横溝正史の短編「探偵小説」(1946年)は、そのまま「探偵小説」という何となく締(し)まらない捻(ひね)りのない凡タイトルではあるが、この平凡タイトルは本作の語られ方の叙述設定に由来している。

ある東北地方の温泉地へスキーシーズンに探偵小説家の一同が訪れるも、付近の雪崩(なだれ)の影響により汽車が遅延する。そこで列車が来るまで探偵小説家が仲間と駅の待合室のストーブを囲んで当温泉町にて1ヶ月前に発生した当時、人々を騒がせた未解決の女学生殺人事件のトリックを予想する。それを事件被害の女学生の関係者が同待合室の隅にいて密(ひそ)かに聞いていて、その探偵小説家のトリック話が、はからずも当たっていた。フィクションの「探偵小説」の創作話が、現実の殺人事件の真相を見事に言い当てていた。ゆえに本作は「探偵小説」のタイトルなのであった。

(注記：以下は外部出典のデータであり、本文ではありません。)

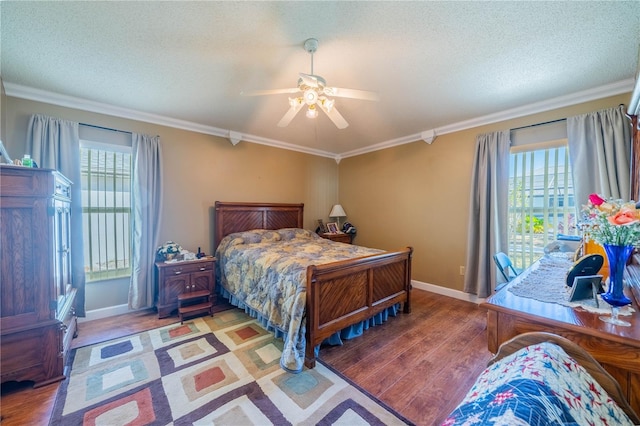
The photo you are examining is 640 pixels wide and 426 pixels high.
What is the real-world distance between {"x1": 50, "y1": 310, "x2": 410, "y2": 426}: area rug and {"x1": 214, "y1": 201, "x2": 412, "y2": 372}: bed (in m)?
0.23

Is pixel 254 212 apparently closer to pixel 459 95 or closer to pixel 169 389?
pixel 169 389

横溝正史「探偵小説」はアリバイ崩しの話であり、本作品は、ある種の「鉄道ミステリー」と言えなくもない。女学生は絞殺されて神社の境内にて遺体で発見された。関係者の中でも重要容疑者として彼女が通う女学校の教師が一番怪しいのだが、遺体の死亡推定時から判断される当日の犯行時刻に、その教師は汽車で一駅離れた隣町にいて、彼には確固とした現場不在証明(アリバイ)があった。どう考えても隣町にいた教師が、犯行時刻に一駅離れた町の神社の境内にて女学生殺しの殺害現場に居合わせることは物理的に不可能なのである。果たして、その教師が女学生殺しの犯人なのか。もしそうだとすれば、アリバイ証明されている教師は、どうやって不可能犯罪を成し遂げたのか!?

(以下、トリックを明かした「ネタばれ」です。横溝の「探偵小説」を未読の方は、これから新たに本作を読む楽しみがなくなりますので、ご注意下さい。)

女学生殺しの犯人は、やはり彼女が通う女学校の教師なのであった。その際に使われたのは「遺体の移動にともなう犯行現場の錯覚」によるアリバイ・トリックである。遺体が故意に移動されて殺害現場が別の場所と錯覚されているため、錯覚させた殺人現場の犯行同時刻に犯人は物理的に存在し得ないという偽のアリバイが成立するわけである。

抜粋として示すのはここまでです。